Rama's life could probably be considered a most satisfactory one, without agitation or heartburn of any kind. Why could it not go on forever, endlessly, till the universe itself cooled off and perished, when by any standard he could be proved to have led a life of pure effort? No one was hurt by his activity and money-making, and not many people could be said to have died of taking his stuff; there were no more casualties through his catering than, say, through the indifferent municipal administration.
But such security is unattainable in human existence. The gods grow jealous of too much contentment anywhere, and they show their displeasure all of a sudden. One night, when he arrived as usual at his spot, he found a babbling crowd at the corner where he normally sat. He said authoritatively, ‘Leave way, please.' But no one cared. It was the young shop-boy of the stationer's that plucked his sleeve and said, ‘They have been fighting over something since the evening . . .'
‘Over what?' asked Rama.
‘Over something . . .' the boy said. ‘People say someone was stabbed near the Sales Tax Office when he was distributing notices about some votes or something.
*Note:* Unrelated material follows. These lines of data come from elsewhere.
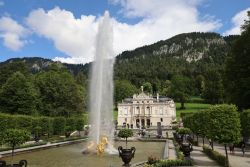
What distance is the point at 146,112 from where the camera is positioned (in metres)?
102

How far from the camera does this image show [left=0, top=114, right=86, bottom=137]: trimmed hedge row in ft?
135

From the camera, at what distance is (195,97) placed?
143m

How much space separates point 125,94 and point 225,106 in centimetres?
11187

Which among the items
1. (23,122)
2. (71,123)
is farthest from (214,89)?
(23,122)

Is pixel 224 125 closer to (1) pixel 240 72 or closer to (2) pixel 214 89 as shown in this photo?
(1) pixel 240 72

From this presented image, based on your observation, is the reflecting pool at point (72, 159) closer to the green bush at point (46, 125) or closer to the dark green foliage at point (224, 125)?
the dark green foliage at point (224, 125)

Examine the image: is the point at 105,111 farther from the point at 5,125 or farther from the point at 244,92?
the point at 244,92

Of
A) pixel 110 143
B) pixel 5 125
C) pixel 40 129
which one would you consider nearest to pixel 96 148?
pixel 110 143

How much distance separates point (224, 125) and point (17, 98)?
47.9m

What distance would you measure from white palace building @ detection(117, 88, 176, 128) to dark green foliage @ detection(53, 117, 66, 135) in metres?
45.1

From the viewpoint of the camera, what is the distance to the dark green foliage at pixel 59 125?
181 ft

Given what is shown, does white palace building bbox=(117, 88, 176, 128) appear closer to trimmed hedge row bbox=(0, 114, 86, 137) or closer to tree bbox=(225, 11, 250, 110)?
trimmed hedge row bbox=(0, 114, 86, 137)

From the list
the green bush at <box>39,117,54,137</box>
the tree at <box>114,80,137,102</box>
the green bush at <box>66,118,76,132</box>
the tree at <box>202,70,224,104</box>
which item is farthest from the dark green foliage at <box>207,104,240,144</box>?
the tree at <box>114,80,137,102</box>

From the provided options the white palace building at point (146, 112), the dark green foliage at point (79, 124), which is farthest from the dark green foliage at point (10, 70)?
the white palace building at point (146, 112)
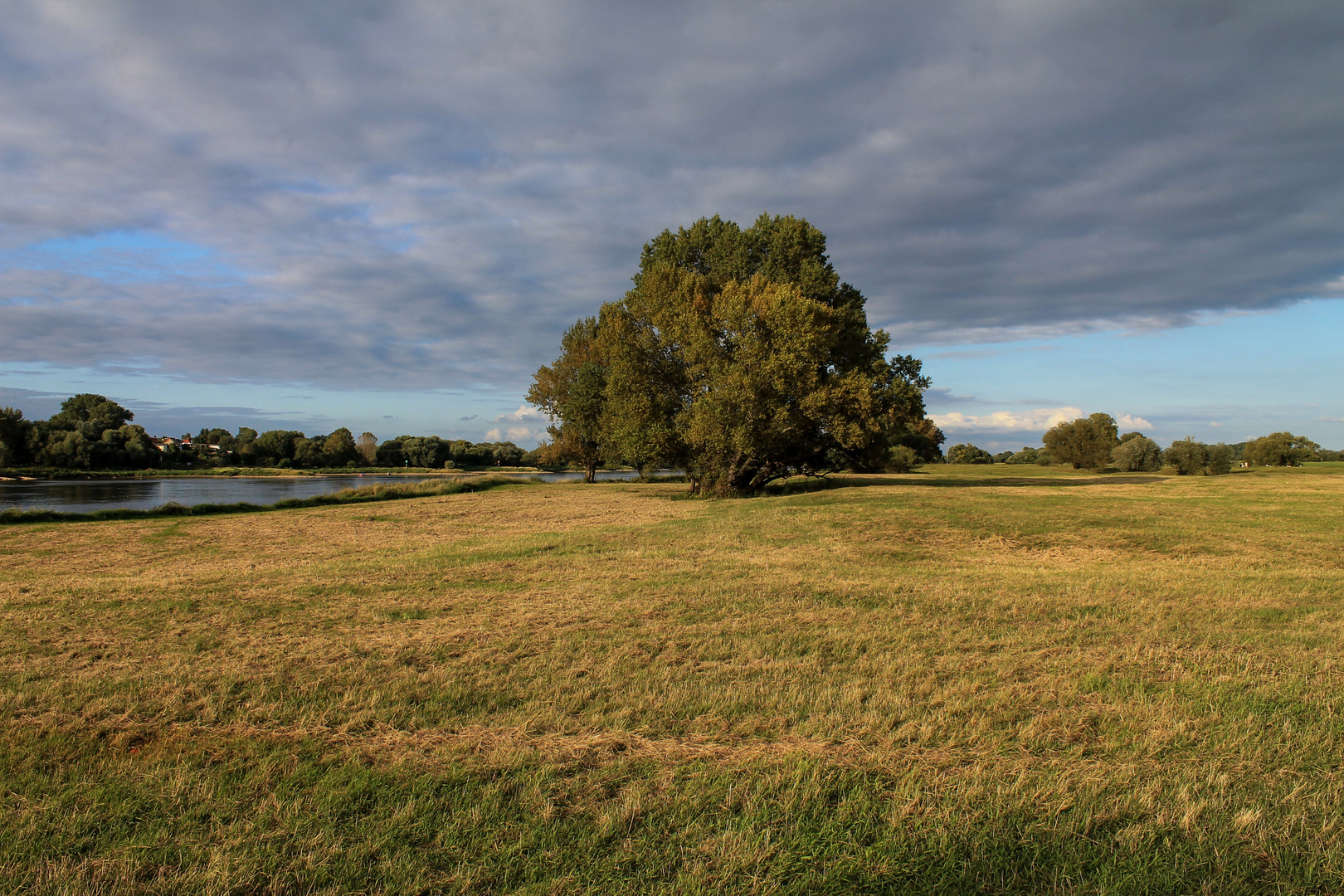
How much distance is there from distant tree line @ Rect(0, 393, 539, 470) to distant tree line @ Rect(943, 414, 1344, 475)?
185 feet

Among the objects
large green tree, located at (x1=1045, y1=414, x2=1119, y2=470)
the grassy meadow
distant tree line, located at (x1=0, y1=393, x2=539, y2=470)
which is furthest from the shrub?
the grassy meadow

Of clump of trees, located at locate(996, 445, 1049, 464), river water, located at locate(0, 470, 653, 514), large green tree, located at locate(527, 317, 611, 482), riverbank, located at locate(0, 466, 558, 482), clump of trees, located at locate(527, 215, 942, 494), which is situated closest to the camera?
clump of trees, located at locate(527, 215, 942, 494)

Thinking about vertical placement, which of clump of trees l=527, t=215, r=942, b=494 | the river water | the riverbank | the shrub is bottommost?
the river water

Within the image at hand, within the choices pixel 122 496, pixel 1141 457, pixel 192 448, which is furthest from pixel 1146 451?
pixel 192 448

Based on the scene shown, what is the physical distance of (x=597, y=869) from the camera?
2.82 m

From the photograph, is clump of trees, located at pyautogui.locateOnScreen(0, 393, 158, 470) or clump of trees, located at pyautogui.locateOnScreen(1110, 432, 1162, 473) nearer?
clump of trees, located at pyautogui.locateOnScreen(1110, 432, 1162, 473)

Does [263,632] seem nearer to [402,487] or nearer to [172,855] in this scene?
[172,855]

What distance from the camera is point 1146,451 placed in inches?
2136

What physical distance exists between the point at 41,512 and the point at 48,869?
25.7 m

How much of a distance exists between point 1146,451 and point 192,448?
107921 mm

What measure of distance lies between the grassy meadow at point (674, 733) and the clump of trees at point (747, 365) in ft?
49.7

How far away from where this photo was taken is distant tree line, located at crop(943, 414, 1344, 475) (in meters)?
50.6

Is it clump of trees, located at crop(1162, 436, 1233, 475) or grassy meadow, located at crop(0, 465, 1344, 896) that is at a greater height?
clump of trees, located at crop(1162, 436, 1233, 475)

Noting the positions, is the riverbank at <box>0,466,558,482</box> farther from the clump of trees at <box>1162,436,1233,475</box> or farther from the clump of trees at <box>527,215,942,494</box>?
the clump of trees at <box>1162,436,1233,475</box>
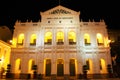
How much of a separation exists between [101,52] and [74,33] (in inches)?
277

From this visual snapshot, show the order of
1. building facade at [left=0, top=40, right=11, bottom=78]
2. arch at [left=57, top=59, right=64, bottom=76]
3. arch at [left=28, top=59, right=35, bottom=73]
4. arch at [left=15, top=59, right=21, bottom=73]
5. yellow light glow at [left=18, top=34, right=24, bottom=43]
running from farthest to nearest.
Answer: building facade at [left=0, top=40, right=11, bottom=78]
yellow light glow at [left=18, top=34, right=24, bottom=43]
arch at [left=15, top=59, right=21, bottom=73]
arch at [left=28, top=59, right=35, bottom=73]
arch at [left=57, top=59, right=64, bottom=76]

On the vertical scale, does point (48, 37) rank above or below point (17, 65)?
above

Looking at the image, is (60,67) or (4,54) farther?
(4,54)

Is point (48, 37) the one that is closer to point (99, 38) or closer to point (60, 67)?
point (60, 67)

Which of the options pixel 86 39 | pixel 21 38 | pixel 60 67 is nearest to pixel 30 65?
pixel 60 67

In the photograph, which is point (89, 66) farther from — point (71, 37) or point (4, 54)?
point (4, 54)

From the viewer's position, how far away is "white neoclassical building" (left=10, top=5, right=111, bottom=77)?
33500mm

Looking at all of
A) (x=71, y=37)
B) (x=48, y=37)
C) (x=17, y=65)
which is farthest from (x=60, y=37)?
(x=17, y=65)

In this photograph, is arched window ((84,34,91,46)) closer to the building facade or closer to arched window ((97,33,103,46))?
arched window ((97,33,103,46))

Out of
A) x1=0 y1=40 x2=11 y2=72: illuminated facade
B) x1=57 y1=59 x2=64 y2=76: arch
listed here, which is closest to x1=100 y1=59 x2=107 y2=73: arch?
x1=57 y1=59 x2=64 y2=76: arch

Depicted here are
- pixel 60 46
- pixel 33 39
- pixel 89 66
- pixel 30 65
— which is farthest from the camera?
pixel 33 39

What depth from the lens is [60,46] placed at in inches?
1340

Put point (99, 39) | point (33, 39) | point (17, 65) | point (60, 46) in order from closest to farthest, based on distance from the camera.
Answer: point (60, 46) → point (17, 65) → point (99, 39) → point (33, 39)

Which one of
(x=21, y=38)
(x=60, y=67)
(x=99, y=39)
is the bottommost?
(x=60, y=67)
It may be a private quarrel. But who cares? Let them fight who want a fight.'
Someone said, ‘How dare you speak like that about us?'
Everyone turned to look at this man sourly. Someone in that crowd remarked, ‘Can't a man speak . . . ?'
His neighbour slapped him for it. Rama stood there with his load about him, looking on helplessly. This one slap was enough to set off a fuse. Another man hit another man, and then another hit another, and someone started a cry, ‘Down with . . .'
‘Ah, it is as we suspected, preplanned and organized to crush us,' another section cried.
People shouted, soda-water bottles were used as missiles. Everyone hit everyone else. A set of persons suddenly entered all the shops and demanded that these be closed. ‘Why?' asked the shop-men.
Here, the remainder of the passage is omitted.